[start TASK MATERIAL]

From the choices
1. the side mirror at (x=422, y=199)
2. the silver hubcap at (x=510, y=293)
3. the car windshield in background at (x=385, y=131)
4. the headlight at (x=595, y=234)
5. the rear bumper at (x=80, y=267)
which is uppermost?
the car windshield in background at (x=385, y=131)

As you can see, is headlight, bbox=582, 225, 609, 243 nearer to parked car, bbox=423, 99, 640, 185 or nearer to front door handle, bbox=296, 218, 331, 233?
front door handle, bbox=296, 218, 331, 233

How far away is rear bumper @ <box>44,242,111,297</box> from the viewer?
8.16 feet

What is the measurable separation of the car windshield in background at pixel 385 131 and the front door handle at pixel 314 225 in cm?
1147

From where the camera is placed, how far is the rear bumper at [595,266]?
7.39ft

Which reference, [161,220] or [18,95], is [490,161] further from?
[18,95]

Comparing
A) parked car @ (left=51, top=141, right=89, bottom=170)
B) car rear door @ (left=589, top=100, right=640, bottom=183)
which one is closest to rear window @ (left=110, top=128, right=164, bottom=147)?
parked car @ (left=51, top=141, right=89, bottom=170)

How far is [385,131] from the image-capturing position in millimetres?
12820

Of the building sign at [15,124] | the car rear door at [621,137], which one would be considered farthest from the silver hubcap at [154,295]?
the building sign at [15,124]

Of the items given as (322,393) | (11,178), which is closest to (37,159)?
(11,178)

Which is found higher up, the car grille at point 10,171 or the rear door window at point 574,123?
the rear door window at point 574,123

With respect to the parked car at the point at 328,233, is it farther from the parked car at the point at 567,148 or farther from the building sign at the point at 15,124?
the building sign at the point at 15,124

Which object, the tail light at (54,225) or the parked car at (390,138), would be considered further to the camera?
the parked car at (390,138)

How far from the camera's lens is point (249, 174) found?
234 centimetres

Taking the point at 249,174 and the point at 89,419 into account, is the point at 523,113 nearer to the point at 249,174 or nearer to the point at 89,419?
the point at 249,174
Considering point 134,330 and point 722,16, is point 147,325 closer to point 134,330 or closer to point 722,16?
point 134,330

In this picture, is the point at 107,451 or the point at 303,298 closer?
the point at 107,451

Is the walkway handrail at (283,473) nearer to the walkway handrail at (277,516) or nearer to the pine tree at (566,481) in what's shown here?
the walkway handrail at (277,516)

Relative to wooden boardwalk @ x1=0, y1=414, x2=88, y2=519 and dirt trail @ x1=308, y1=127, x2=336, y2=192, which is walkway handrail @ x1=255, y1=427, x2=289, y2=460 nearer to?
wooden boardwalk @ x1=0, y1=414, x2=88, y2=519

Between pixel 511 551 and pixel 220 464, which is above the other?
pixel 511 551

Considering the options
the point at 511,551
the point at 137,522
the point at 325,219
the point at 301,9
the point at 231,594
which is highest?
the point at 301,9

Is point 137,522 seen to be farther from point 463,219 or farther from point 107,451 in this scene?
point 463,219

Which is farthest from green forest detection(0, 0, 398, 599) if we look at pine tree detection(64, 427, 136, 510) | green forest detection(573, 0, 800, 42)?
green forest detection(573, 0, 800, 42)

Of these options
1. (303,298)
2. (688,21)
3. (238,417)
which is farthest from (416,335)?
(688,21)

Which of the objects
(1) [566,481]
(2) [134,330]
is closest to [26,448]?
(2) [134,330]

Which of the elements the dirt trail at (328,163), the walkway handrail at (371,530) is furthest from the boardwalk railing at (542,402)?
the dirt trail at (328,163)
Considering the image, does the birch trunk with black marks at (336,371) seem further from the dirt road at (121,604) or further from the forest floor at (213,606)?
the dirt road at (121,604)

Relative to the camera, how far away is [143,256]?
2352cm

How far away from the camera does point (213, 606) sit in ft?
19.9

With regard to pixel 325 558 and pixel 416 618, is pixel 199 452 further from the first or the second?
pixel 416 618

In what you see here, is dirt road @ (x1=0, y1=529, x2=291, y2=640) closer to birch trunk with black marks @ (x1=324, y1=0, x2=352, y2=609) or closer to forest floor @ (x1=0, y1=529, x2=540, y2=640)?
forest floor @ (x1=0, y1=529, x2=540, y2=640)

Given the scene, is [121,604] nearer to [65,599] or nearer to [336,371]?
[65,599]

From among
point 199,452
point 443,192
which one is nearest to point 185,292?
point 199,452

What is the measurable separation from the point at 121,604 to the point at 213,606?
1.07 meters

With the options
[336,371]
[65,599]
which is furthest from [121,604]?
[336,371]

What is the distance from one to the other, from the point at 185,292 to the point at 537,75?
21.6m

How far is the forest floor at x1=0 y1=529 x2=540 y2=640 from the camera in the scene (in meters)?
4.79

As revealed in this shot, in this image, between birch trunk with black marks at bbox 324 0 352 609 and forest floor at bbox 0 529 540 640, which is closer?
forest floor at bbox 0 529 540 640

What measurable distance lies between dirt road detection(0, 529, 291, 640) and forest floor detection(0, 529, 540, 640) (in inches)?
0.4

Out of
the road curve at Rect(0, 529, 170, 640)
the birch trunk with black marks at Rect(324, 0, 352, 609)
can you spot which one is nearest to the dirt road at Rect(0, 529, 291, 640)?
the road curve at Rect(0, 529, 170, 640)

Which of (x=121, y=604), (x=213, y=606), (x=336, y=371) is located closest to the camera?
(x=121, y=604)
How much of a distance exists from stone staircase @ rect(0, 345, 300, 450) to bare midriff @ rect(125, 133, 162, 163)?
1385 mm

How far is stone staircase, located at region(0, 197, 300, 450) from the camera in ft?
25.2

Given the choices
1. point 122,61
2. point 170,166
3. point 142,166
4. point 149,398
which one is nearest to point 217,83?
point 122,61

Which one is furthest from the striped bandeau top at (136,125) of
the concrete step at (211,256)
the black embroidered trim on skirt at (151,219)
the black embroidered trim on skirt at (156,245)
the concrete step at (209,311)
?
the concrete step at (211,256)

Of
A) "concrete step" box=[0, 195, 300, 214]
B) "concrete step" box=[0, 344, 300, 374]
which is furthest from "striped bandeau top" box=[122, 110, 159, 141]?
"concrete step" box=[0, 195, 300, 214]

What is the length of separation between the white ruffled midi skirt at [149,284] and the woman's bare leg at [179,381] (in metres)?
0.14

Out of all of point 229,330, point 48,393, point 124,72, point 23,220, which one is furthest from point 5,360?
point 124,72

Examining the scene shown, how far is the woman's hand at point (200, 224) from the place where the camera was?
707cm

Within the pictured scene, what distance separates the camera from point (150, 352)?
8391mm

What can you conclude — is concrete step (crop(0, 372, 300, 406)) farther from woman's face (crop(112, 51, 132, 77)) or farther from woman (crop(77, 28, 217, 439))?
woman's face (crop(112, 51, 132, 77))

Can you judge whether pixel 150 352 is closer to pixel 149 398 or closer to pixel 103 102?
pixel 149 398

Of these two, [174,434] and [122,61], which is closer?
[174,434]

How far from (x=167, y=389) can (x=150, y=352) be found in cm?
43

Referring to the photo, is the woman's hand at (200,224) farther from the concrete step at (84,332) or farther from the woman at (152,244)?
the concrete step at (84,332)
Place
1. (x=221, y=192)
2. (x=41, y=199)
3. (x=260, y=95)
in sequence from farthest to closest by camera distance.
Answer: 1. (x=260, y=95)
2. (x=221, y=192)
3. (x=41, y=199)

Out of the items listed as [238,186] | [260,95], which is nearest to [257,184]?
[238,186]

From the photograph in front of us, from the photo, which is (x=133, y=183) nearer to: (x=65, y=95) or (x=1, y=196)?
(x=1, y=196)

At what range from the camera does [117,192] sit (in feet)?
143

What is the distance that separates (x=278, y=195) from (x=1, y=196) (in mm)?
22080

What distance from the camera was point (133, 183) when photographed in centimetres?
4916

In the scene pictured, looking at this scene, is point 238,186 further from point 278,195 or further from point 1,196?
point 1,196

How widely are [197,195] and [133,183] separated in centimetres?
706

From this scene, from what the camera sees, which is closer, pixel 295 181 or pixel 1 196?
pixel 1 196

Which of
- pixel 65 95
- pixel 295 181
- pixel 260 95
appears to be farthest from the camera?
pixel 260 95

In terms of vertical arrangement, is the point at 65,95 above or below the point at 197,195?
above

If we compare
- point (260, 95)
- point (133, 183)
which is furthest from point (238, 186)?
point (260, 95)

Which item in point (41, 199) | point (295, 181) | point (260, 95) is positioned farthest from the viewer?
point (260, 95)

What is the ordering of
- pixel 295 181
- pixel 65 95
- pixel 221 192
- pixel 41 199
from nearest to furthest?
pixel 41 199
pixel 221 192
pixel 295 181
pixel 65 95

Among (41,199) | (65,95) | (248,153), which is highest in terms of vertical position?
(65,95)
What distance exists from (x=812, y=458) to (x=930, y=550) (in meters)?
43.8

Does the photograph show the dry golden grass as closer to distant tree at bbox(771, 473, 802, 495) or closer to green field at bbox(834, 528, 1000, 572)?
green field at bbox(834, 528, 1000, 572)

[end TASK MATERIAL]

- _WORK TO BE COMPLETED_:
Copy out the rows word for word, from the line containing "Out of the items" through the end of the rows, including both ends.

- _RESULT_:
Out of the items listed as [238,186] | [260,95], which is nearest to [257,184]?
[238,186]

From the photograph in front of us, from the photo, which is (x=133, y=183) nearer to: (x=65, y=95) or (x=1, y=196)?
(x=1, y=196)

At what range from the camera does [117,192] sit (in feet)?
143

What is the distance that separates (x=278, y=195) from (x=1, y=196) (in mm)?
22080

What distance from the camera was point (133, 183) when photographed in centimetres?
4916

In the scene pictured, looking at this scene, is point 238,186 further from point 278,195 or further from point 1,196?
point 1,196

How widely are [197,195] and [133,183] separated in centimetres?
706

From this scene, from what the camera sees, which is closer, pixel 295 181 or pixel 1 196?
pixel 1 196

Which of
- pixel 65 95
- pixel 295 181
- pixel 260 95
appears to be farthest from the camera?
pixel 260 95

In terms of vertical arrangement, is the point at 65,95 above or below the point at 197,195?
above

If we compare
- point (260, 95)
- point (133, 183)
which is furthest from point (238, 186)?
point (260, 95)

Which item in point (41, 199) | point (295, 181) | point (260, 95) is positioned farthest from the viewer?
point (260, 95)

What is the ordering of
- pixel 295 181
- pixel 65 95
- pixel 221 192
- pixel 41 199
from nearest to furthest?
pixel 41 199
pixel 221 192
pixel 295 181
pixel 65 95

Among (41,199) | (65,95) | (248,153), which is highest in terms of vertical position?
(65,95)
What distance exists from (x=812, y=458) to (x=930, y=550) (in meters)?
43.8

Does the photograph show the dry golden grass as closer to distant tree at bbox(771, 473, 802, 495) or closer to green field at bbox(834, 528, 1000, 572)?
green field at bbox(834, 528, 1000, 572)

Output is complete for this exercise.